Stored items
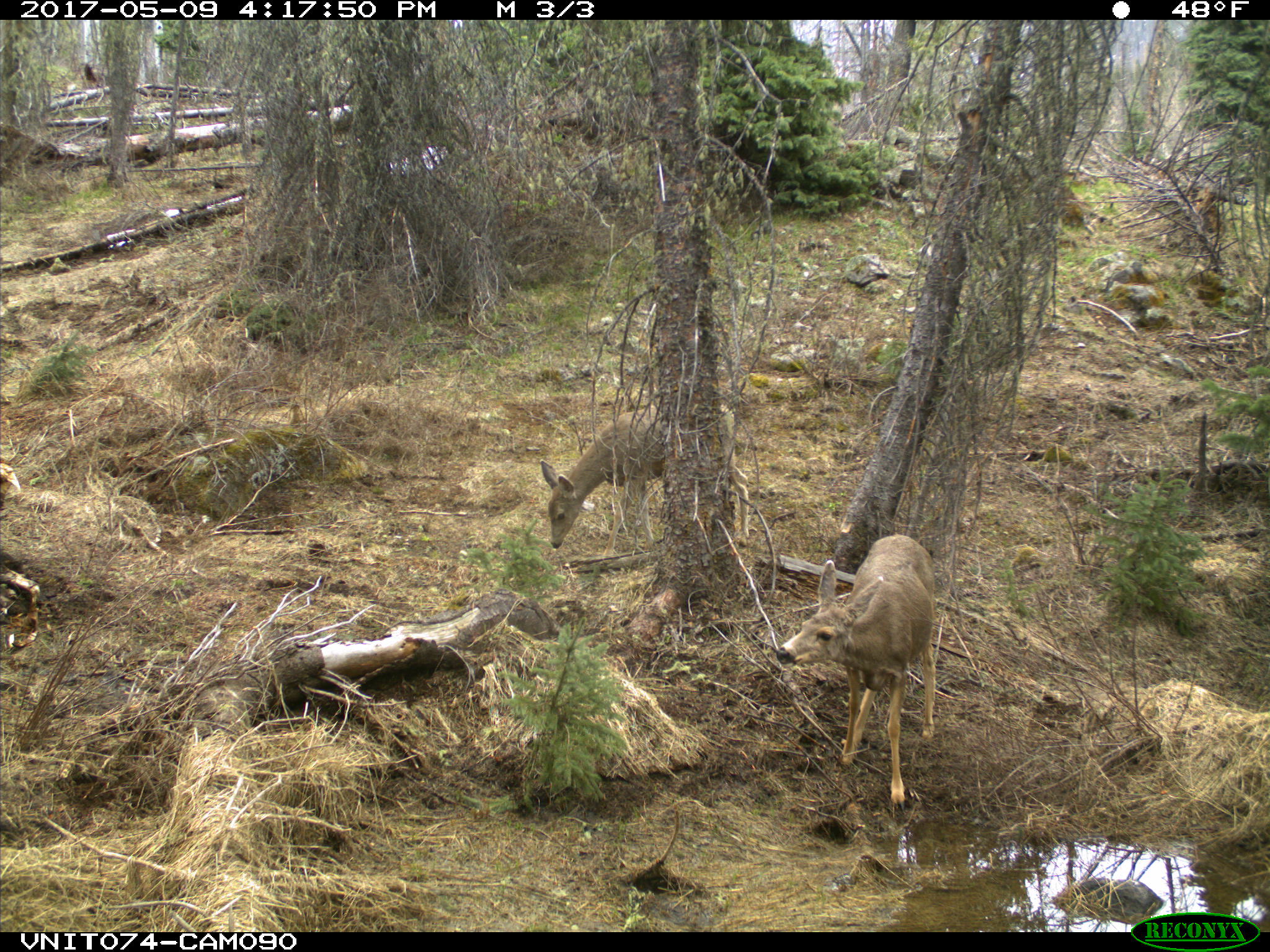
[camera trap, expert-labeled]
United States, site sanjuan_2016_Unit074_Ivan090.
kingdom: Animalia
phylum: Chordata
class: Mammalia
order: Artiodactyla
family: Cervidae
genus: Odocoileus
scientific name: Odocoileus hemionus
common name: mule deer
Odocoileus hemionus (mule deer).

## Goal of the exercise:
Output exactly, and only, the lines running from the one that contains "class: Mammalia" through the last line of the entries above.

## Answer for the task:
class: Mammalia
order: Artiodactyla
family: Cervidae
genus: Odocoileus
scientific name: Odocoileus hemionus
common name: mule deer
Odocoileus hemionus (mule deer).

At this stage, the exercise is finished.